Le indagini perugine

Il pm romano Luca Palamara, già presidente dell’Associazione nazionale magistrati, il sindacato delle toghe, è indagato a Perugia per corruzione. Secondo le accuse avrebbe ricevuto utilità, come viaggi e soggiorni pagati all’estero, dall’imprenditore Fabrizio Centofanti. Palamara è accusato anche di aver ricevuto dagli avvocati Piero Amara e Giuseppe Calafiore e dall’ex pm Giancarlo Longo 40 mila euro per orientare la nomina (non avvenuta) di quest’ultimo alla procura di Gela. Accuse respinte in toto da Palamara. Anche Riccardo Fuzio, procuratore generale della Cassazione che ha annunciato due giorni fa il suo ritiro anticipato, è stato iscritto nel registro degli indagati dalla procura di Perugia per rivelazione di segreto d’ufficio. Il fascicolo è relativo a quanto emerso dalla conversazione intercettata tra il pg e Palamara. La decisione dei magistrati umbri arriva a seguito di diversi esposti a carico del pg recapitati in procura, che ripercorrono il dialogo tra lui e Palamara “sull’esistenza di una indagine” a carico di quest’ultimo e la rivelazione da parte di Fuzio “almeno in parte, del contenuto di alcuni atti di detta indagine”, della quale “era a conoscenza”.

▸ Compito scritto 1:
Riporti sotto forma di elenco numerato le righe dei record, iniziando da quella che contiene "From the scene" e proseguendo fino alla fine dei record. Tralasci le righe vuote e non includa le immagini.
Il testo e i record sono materiali distinti e indipendenti tra loro.

▸ Record di partenza:
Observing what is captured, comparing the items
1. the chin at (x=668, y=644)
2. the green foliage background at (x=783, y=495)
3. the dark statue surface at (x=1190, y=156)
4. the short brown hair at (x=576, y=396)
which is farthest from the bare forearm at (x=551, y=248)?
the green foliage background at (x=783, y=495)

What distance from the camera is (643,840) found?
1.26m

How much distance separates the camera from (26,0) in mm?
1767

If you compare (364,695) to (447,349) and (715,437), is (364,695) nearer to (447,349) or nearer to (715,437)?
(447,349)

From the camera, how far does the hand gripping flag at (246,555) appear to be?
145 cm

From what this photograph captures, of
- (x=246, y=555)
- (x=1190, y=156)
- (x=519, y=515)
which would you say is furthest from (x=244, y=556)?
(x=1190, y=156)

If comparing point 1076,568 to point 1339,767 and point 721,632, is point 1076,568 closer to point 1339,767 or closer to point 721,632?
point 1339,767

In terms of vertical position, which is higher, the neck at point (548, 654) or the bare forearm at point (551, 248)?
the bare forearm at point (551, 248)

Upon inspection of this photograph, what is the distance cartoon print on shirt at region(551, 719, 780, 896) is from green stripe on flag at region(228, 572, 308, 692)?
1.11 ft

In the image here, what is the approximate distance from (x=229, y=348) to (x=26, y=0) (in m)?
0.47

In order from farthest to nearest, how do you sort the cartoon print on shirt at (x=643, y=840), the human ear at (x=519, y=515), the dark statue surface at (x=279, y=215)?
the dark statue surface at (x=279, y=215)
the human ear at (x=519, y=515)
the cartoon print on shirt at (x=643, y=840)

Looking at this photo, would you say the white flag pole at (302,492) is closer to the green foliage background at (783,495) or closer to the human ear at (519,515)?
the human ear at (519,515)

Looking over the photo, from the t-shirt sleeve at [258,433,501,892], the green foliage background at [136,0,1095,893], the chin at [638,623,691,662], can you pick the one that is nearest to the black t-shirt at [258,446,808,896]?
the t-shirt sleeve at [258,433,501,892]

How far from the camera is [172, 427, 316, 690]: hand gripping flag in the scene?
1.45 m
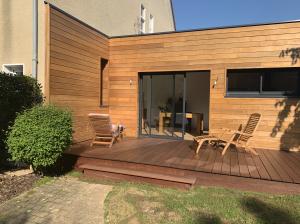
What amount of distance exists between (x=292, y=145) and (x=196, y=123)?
404 centimetres

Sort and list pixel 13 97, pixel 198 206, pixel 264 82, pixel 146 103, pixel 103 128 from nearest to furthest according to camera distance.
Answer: pixel 198 206, pixel 13 97, pixel 103 128, pixel 264 82, pixel 146 103

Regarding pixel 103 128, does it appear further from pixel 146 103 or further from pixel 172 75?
pixel 172 75

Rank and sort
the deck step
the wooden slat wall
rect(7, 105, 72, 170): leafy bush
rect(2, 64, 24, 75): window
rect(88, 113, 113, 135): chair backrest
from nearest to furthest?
the deck step
rect(7, 105, 72, 170): leafy bush
rect(88, 113, 113, 135): chair backrest
rect(2, 64, 24, 75): window
the wooden slat wall

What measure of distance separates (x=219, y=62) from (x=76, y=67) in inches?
157

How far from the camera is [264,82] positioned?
22.2 feet

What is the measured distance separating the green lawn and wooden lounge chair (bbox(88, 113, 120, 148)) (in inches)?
85.1

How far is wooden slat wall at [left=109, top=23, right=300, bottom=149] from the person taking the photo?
6.49 meters

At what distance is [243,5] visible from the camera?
54.3 ft

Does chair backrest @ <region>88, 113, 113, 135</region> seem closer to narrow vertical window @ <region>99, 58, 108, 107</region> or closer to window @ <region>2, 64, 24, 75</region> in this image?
narrow vertical window @ <region>99, 58, 108, 107</region>

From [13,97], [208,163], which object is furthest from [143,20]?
[208,163]

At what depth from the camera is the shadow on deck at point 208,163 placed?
4.22m

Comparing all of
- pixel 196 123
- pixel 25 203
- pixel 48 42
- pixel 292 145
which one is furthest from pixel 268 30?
pixel 25 203

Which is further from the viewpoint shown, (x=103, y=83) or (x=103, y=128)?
(x=103, y=83)

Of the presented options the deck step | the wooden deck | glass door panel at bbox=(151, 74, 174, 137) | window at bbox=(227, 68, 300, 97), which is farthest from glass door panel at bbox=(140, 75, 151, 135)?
the deck step
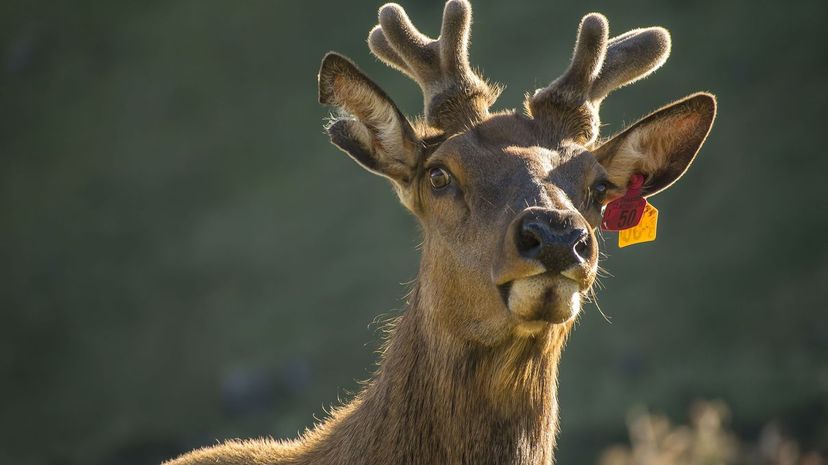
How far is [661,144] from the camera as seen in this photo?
6.43 m

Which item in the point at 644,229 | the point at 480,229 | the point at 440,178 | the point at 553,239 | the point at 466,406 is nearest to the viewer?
the point at 553,239

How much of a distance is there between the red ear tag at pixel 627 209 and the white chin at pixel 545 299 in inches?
55.5

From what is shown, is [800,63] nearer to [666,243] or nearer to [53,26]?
[666,243]

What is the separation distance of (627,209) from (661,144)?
1.40ft

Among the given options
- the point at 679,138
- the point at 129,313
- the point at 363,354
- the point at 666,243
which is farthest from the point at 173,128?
the point at 679,138

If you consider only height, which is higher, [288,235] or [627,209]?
[288,235]

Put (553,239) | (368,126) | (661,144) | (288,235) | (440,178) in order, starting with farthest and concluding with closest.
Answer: (288,235)
(661,144)
(368,126)
(440,178)
(553,239)

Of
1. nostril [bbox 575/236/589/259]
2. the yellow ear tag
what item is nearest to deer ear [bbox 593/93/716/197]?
the yellow ear tag

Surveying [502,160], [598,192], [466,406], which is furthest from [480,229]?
[466,406]

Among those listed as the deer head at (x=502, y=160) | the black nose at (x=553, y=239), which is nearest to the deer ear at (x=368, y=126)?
the deer head at (x=502, y=160)

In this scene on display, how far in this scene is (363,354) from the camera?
26531 mm

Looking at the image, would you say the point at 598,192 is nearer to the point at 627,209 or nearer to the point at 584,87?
the point at 627,209

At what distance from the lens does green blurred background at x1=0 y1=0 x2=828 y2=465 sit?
24578 millimetres

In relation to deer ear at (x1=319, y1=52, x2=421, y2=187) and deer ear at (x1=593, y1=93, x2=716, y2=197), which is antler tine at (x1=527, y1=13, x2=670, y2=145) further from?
deer ear at (x1=319, y1=52, x2=421, y2=187)
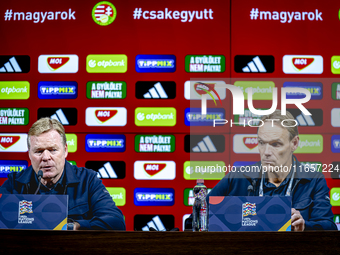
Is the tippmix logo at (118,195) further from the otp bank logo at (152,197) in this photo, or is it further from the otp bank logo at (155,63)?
the otp bank logo at (155,63)

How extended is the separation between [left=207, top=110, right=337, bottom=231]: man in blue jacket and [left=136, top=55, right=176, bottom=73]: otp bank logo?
838mm

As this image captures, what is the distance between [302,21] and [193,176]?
1.52 m

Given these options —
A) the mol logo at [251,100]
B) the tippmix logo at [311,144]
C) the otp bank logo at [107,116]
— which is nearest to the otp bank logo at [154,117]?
the otp bank logo at [107,116]

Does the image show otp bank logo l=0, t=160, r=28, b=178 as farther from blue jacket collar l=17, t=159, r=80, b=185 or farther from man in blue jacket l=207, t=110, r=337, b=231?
man in blue jacket l=207, t=110, r=337, b=231

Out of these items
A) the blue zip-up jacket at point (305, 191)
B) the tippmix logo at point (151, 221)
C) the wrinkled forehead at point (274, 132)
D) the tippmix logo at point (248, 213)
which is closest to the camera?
the tippmix logo at point (248, 213)

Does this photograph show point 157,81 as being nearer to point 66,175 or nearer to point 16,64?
point 66,175

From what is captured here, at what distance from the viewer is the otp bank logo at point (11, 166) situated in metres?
2.56

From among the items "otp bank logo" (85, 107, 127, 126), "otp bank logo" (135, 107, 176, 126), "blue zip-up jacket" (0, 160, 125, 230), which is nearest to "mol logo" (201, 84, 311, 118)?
"otp bank logo" (135, 107, 176, 126)

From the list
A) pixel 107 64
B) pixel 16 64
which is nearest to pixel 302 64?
pixel 107 64

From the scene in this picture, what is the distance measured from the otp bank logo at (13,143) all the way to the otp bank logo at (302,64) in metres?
2.16

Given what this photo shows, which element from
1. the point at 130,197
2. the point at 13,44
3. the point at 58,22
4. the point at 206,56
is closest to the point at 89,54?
the point at 58,22

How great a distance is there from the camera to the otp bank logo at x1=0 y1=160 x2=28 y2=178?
8.41 feet

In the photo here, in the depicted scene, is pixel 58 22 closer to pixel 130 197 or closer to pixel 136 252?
pixel 130 197

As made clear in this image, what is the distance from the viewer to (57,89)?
8.56 feet
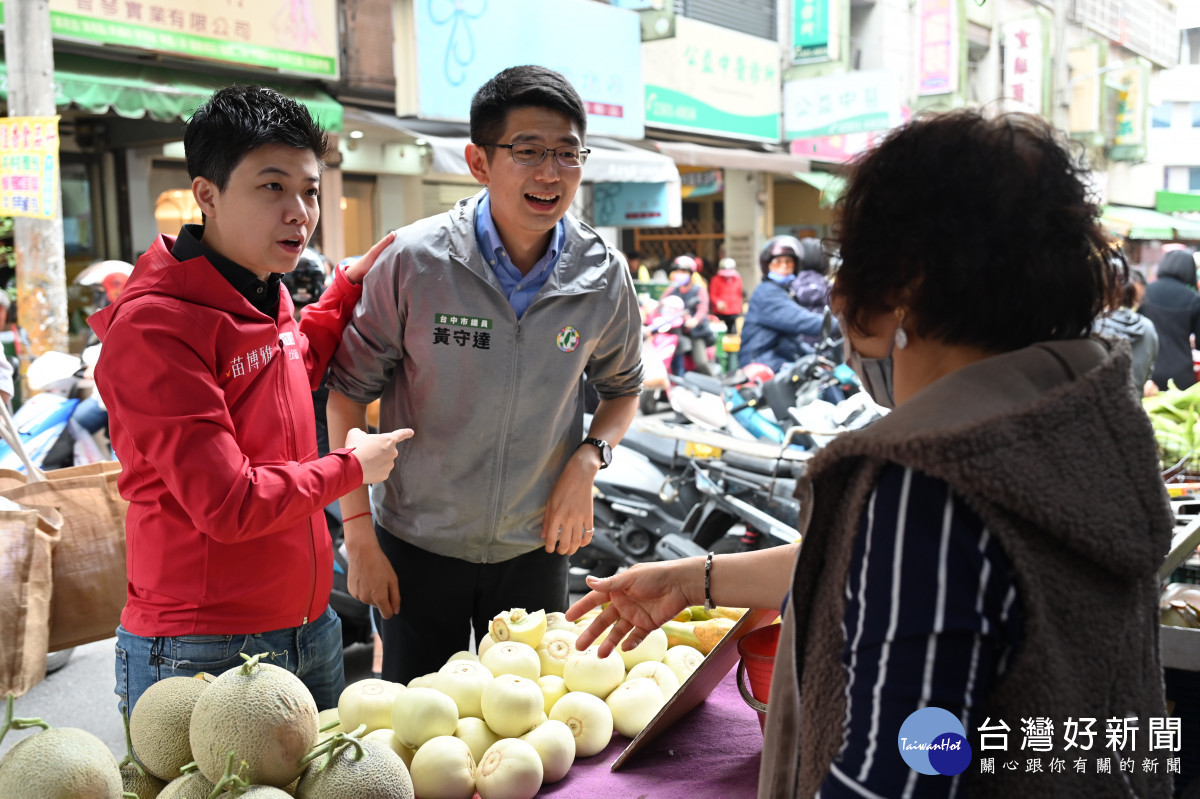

▸ Compito scritto 2:
In base al testo sulle indagini perugine, risponda alle seguenti domande:
(a) Per quale reato è indagato Luca Palamara a Perugia?
(b) Quale somma avrebbe ricevuto Palamara per orientare la nomina di Giancarlo Longo?
(c) Per quale reato è stato iscritto nel registro degli indagati Riccardo Fuzio?

▸ Risposta corretta 1:
1. From the scene in this picture, what is the distance measured from the otp bank logo at (13,143) all the way to the otp bank logo at (302,64) in metres?
2. 2.16
3. Given what this photo shows, which element from
4. 1. the point at 130,197
5. 2. the point at 13,44
6. 3. the point at 58,22
7. 4. the point at 206,56
8. is closest to the point at 89,54?
9. the point at 58,22
10. How great a distance is there from the camera to the otp bank logo at x1=0 y1=160 x2=28 y2=178?
11. 8.41 feet
12. In the photo here, in the depicted scene, is pixel 58 22 closer to pixel 130 197 or closer to pixel 136 252?
13. pixel 130 197
14. As made clear in this image, what is the distance from the viewer to (57,89)?
15. 8.56 feet

▸ Risposta corretta 2:
(a) Per corruzione.
(b) 40 mila euro.
(c) Per rivelazione di segreto d'ufficio.